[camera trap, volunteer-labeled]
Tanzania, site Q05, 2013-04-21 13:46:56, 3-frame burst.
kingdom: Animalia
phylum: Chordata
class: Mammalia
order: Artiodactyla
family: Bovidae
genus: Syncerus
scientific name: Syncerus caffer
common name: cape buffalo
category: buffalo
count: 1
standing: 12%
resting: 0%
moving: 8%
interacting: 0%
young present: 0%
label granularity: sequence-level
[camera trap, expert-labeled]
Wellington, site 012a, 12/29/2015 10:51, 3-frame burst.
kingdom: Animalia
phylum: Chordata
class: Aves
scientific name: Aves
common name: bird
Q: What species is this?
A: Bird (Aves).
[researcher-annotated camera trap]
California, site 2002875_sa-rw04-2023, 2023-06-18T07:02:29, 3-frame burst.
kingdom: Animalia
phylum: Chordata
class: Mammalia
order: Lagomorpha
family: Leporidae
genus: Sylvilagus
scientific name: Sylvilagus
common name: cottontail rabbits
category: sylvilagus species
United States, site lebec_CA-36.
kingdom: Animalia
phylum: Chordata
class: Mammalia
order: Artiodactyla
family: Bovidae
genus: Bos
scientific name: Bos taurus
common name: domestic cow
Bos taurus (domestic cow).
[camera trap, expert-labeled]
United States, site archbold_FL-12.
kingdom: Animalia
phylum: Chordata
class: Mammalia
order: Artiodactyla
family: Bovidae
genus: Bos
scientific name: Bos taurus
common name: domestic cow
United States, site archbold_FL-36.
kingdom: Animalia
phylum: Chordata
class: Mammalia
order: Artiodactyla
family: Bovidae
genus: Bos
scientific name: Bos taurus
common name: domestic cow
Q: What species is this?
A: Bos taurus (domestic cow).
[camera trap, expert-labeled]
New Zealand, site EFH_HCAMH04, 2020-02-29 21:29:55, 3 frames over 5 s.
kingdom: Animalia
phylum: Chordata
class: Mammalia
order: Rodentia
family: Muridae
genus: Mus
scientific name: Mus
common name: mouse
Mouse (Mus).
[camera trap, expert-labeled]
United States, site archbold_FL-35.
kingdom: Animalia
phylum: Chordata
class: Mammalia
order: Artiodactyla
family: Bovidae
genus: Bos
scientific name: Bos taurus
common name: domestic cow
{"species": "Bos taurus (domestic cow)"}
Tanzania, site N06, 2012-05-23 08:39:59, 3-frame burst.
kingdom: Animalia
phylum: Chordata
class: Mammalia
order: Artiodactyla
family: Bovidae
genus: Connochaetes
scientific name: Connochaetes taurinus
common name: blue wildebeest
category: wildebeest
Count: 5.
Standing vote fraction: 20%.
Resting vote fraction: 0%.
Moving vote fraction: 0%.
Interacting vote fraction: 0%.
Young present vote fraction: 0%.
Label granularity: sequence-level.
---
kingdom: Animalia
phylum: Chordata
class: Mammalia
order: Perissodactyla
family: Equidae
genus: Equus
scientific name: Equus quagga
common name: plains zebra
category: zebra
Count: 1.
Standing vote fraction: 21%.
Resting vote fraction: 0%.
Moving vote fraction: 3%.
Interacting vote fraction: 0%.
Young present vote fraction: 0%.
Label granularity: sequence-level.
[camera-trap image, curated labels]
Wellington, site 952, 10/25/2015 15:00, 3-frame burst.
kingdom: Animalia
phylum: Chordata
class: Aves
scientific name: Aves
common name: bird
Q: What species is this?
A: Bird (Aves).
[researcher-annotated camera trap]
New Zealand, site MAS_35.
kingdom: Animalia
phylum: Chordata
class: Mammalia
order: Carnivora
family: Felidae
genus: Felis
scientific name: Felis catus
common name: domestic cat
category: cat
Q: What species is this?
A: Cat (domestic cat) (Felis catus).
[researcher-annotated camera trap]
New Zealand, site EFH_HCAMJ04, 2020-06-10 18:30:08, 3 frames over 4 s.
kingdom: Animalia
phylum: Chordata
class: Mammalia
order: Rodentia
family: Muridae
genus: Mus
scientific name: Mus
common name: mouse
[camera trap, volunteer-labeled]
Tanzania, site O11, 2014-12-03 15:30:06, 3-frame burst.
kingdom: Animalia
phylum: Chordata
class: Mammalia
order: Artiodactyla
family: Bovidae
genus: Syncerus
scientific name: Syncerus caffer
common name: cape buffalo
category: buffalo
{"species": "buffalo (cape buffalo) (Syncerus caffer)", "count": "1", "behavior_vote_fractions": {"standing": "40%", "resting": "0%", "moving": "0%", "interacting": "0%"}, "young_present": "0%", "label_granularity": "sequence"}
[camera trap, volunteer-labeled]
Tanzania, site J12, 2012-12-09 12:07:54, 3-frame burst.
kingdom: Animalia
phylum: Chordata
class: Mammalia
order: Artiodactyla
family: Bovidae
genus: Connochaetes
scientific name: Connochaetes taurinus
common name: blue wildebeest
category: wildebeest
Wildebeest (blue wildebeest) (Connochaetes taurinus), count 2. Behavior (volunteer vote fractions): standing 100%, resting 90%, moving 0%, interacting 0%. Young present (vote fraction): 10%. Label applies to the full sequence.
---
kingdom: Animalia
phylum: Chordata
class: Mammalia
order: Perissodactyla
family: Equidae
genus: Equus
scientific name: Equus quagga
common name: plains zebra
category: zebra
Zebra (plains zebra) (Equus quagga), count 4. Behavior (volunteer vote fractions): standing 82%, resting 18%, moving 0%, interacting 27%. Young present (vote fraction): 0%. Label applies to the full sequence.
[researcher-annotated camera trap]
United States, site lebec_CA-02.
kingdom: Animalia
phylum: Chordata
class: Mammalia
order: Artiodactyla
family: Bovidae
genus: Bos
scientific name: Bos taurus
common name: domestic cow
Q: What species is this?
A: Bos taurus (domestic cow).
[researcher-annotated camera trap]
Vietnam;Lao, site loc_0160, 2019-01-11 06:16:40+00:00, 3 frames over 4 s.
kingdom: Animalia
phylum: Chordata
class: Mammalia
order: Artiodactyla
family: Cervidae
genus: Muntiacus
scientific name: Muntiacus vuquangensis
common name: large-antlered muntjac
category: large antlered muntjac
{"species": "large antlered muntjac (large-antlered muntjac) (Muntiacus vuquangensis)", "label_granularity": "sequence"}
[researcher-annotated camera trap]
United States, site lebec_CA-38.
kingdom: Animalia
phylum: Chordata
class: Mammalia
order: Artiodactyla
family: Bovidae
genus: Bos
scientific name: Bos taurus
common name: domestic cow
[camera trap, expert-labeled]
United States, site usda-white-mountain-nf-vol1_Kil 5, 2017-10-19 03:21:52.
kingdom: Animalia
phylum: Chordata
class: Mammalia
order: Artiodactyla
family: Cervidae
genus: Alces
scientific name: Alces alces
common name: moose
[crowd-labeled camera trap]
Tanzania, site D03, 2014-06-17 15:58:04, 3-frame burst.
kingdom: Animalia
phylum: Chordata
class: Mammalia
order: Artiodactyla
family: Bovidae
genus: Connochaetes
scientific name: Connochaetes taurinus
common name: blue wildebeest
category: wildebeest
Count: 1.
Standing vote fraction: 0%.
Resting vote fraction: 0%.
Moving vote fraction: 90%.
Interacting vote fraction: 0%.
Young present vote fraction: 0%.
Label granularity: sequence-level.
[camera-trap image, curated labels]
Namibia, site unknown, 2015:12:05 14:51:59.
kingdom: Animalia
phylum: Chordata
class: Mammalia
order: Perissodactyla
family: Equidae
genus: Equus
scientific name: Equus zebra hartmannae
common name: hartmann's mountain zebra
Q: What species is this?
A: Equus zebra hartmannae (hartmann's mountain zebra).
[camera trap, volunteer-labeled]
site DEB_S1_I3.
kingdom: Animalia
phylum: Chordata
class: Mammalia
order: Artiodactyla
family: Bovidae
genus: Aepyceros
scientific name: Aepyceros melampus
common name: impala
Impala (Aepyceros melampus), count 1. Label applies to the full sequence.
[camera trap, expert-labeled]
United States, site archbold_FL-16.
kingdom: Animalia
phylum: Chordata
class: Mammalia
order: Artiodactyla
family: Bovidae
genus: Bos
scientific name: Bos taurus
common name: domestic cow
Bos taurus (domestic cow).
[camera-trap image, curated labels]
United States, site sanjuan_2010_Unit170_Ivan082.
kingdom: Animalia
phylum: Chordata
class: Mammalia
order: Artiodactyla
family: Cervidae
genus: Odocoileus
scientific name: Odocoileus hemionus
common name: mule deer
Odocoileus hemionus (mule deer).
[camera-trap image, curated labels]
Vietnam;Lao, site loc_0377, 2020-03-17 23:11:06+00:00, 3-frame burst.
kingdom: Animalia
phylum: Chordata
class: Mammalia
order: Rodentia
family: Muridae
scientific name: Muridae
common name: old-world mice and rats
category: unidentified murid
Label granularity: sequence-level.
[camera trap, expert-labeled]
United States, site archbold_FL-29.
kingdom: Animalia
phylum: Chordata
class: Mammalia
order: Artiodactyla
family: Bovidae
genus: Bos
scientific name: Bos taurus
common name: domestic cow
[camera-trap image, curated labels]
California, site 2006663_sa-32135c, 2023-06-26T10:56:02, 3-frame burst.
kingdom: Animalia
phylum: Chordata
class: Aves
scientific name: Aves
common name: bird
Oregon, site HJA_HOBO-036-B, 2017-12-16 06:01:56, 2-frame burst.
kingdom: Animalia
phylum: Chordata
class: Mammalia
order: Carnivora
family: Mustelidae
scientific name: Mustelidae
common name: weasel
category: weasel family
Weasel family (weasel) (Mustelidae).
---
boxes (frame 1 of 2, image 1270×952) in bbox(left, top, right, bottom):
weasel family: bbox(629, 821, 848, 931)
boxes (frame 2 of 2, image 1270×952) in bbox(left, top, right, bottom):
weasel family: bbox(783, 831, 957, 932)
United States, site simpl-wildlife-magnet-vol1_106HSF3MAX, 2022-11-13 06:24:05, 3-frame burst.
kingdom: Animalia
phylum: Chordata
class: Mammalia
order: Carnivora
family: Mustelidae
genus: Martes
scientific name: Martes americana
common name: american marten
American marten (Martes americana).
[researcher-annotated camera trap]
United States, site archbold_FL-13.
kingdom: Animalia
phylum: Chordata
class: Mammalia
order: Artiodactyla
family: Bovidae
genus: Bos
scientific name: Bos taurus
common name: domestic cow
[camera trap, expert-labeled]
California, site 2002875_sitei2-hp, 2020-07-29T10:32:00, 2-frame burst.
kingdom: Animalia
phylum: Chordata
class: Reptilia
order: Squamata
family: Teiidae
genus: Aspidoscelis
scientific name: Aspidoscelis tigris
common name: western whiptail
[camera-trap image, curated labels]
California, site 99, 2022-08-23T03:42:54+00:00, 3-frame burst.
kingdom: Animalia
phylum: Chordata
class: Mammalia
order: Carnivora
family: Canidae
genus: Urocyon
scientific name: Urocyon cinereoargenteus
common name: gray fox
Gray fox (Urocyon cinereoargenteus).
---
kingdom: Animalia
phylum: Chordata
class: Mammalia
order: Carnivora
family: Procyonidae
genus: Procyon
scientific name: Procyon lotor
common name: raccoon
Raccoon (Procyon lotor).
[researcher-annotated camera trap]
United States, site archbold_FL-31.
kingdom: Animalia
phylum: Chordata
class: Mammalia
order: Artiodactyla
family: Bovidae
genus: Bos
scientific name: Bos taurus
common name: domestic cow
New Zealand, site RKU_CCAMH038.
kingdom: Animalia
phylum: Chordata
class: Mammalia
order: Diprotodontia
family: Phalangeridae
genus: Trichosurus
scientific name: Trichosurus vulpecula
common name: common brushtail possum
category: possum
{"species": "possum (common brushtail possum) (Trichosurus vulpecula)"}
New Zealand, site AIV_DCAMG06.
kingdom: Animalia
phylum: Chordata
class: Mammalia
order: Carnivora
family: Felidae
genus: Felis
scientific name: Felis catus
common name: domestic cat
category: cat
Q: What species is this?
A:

**Assignment:**
Copy each line in the entries above where the word "Muntiacus" shows up.

**Problem solution:**
genus: Muntiacus
scientific name: Muntiacus vuquangensis
{"species": "large antlered muntjac (large-antlered muntjac) (Muntiacus vuquangensis)", "label_granularity": "sequence"}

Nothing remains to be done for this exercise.